### [Given passage]
·····
If you need a fundamental reason to buy, look no further than the ECB's massive stimulus program It unleashed on Thursday. The European Central Bank will purchase 1.3 trillion Euros worth of European government bonds over the next 2 years and that should prop up global markets.

Another important takeaway with a trend trading approach is that the entry signal is the least important aspect of the trade. Its far more important to size your position according to your predetermined risk tolerance, and most importantly placing effective stops that not only protect against outsized losses but also keep you in a trade long enough to ride the trend to completion. 

Actually taking the "initial signal" is the most inconsequential aspect to successful investing. So regardless of whether its a clear buy signal or a muddled one, the most important thing is to have a robust EXIT strategy that manages risk and keeps you properly positioned.

Now that we know our system likes the market here, lets take a look at the notable moves in our Portfolio this week:

Exiting UPS  

UPS opened Friday with the dreaded "pre-announcement", stating they anticipate a more challenging future environment than was originally expected. Maybe they do, maybe they don't. All I need to know is that price decisively broke my stop level and moved back into the prior range. This rejection from highs created a failed breakout and with so many other winning stocks setting up, we can look elsewhere.
·····
### [Given data]
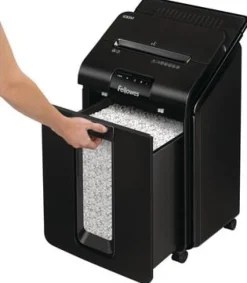 Dokumentförstörare FELLOWES AutoMax 100M P-4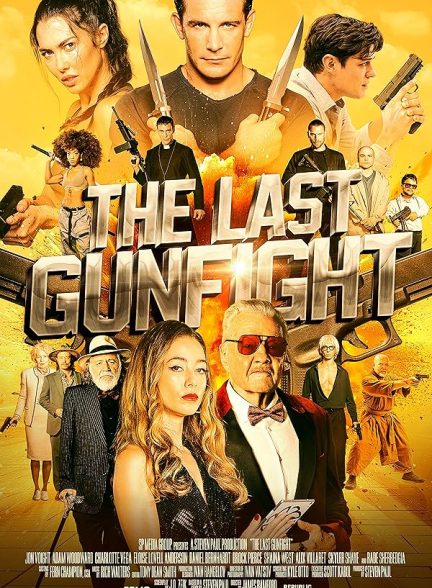 دانلود فیلم The Last Gunfight 2025 آخرین مبارزه با اسلحه با زیرنویس فارسی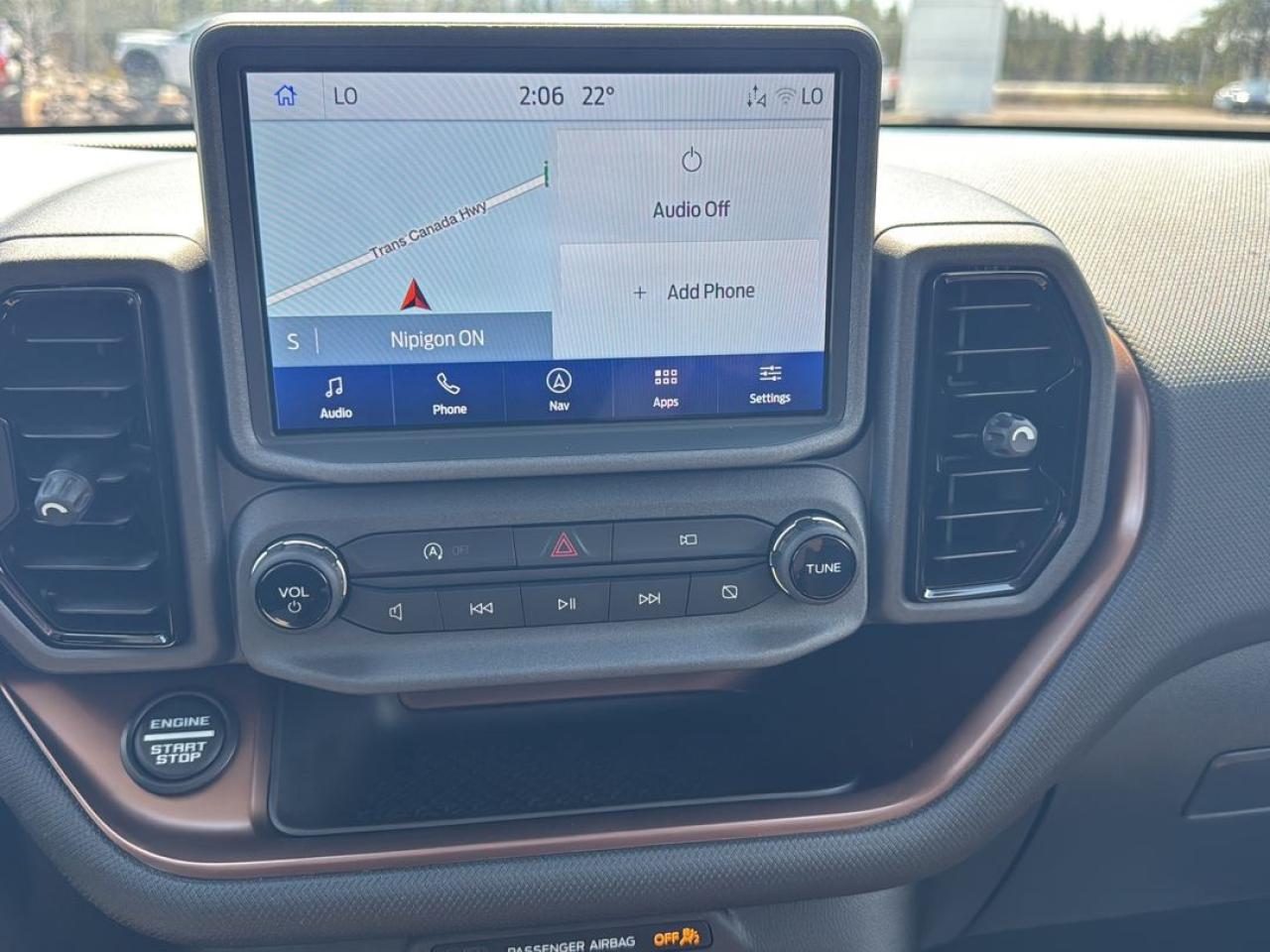 2024 Ford Bronco Sport BADLANDS Photo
·····
### [Problem set]
(A) Answer each question using the market commentary.
(i) What amount of European government bonds will the European Central Bank purchase, and over what period?
(ii) In a trend trading approach, which aspect of the trade does the commentary call the least important?
(iii) What did UPS open Friday with?
(B) Reproduce the part of the market commentary from "If you need" up to and including "up global markets.".
Use only the market commentary when answering.

### [Solutions to the problems]
(A)
(i) 1.3 trillion euros' worth, over the next 2 years.
(ii) The entry signal.
(iii) A "pre-announcement" stating that they anticipate a more challenging future environment than was originally expected.

(B)
If you need a fundamental reason to buy, look no further than the ECB's massive stimulus program It unleashed on Thursday. The European Central Bank will purchase 1.3 trillion Euros worth of European government bonds over the next 2 years and that should prop up global markets.